The response to such an event is extensive and wide-ranging: Across the globe, seismometers—instruments that measure tiny ground movements—recorded the earthquake’s signals. Scientists at the Alaska Earthquake Center and elsewhere started piecing together what happened and monitoring the hundreds of aftershocks that followed. Federal officials briefly issued a warning for a tsunami, until the danger passed. Later in the day, the Federal Emergency Management Agency helped coordinate disaster relief efforts, such as opening up shelters for Anchorage residents displaced from their homes.

In some areas, the earthquake caused the ground to liquefy and flow out from underneath roadways, collapsing the pavement into jagged chunks. That process, called liquefaction, happens when a quake shakes earth saturated with groundwater and made of a less-rigid material than solid rock, like sand or mud.

“It’s very important for us to recognize what areas are prone to liquefaction so that we can either avoid building there, or engineer around it,” said Jackie Caplan-Auerbach, a geology professor at Western Washington University.

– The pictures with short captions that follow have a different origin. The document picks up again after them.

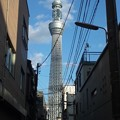写真: 空に聳える塔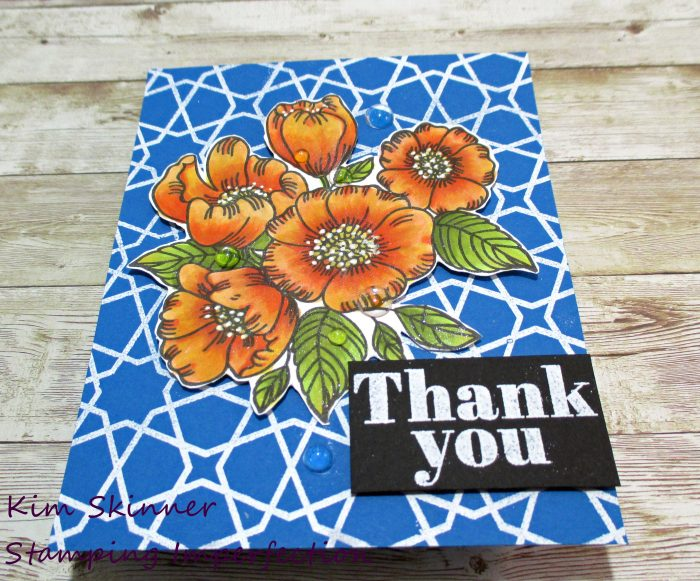Simon Says Stamp Thankful Flowers Color Blending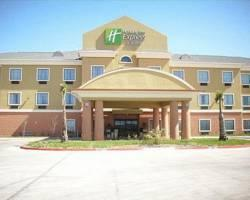 ‪Holiday Inn Express Hotel & Suites Kingsville‬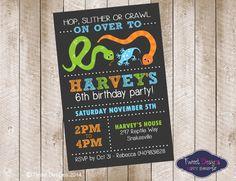 REPTILE BIRTHDAY INVITATION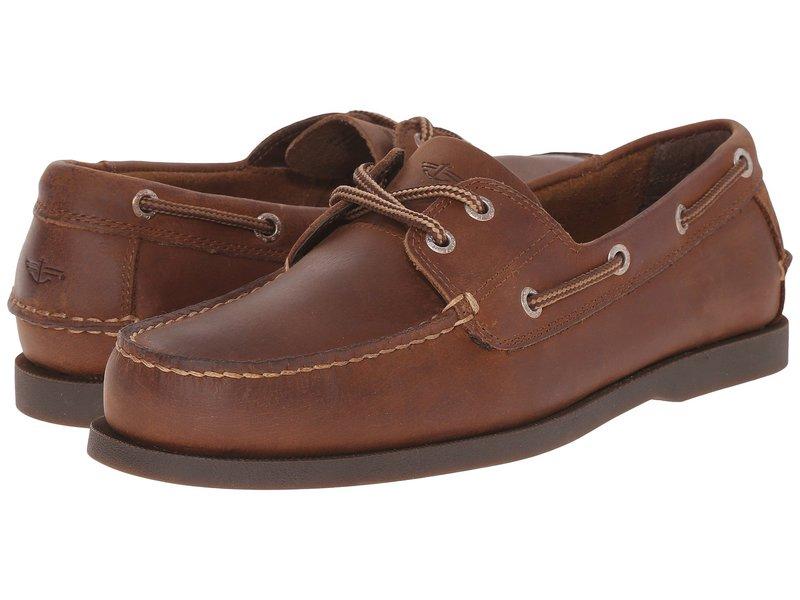 ドッカーズ メンズ デッキシューズ シューズ Vargas Boat Shoe Rust Crazyhorse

A federal program called the National Earthquake Hazards Reduction Program supports all of those activities and more. Last week, a bill reauthorizing the program—bolstering support for it in the future—landed on President Donald Trump’s desk after both the Senate and the House passed it.

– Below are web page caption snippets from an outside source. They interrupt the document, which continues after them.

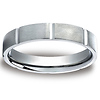 4mm Platinum Flat Comfort Fit Band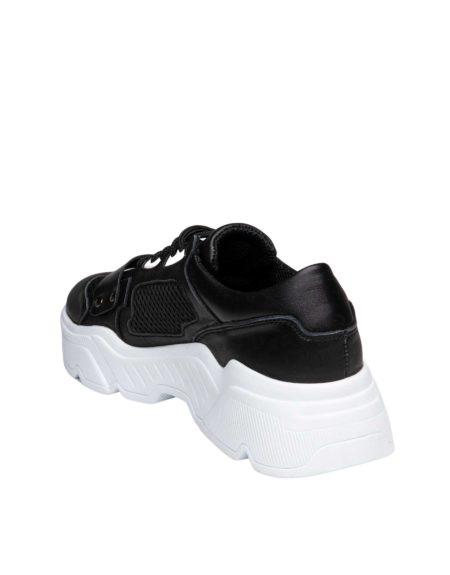 Γυναικείο Δερμάτινο Μαύρο Sneaker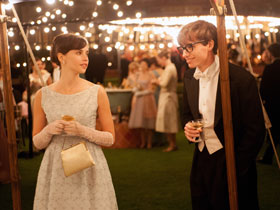 Who are the Hawkings?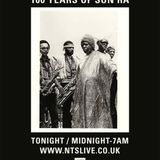 Mr. Wonderful 8 Hour 100 Years of Sun Ra Mix Part 1 - 22nd May 2014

The bill was co-sponsored by several Western lawmakers, including Sens. Lisa Murkowski, R-Alaska, and Dianne Feinstein, D-Calif. Congress’ explicit directive to fund the earthquake program expired in 2009; since then, lawmakers have been allocating money for it in a piecemeal fashion, year-by-year. The new bill authorizes Congress to spend millions of dollars over the next five years, including at least $30 million per year to a U.S. Geological Survey program responsible for monitoring earthquakes and developing an earthquake early warning system so sensitive that it could issue alerts to communities several seconds before they’re hit by strong shaking. The USGS is rolling out a prototype of the alert system this year, limited to California, Oregon and Washington.

The legislation also includes a few updates to the 1977 law that created the national earthquake program. One of the most significant revisions, said Michael West, the director of the Alaska Earthquake Center, is the explicit inclusion of tsunamis in federal earthquake assessments. That’s important, because in Alaska and the Pacific Northwest, tsunamis can be the most deadly impact of an earthquake: Of the 139 people who died because of a magnitude 9.2 earthquake in Alaska in 1964, 124 were killed by tsunamis.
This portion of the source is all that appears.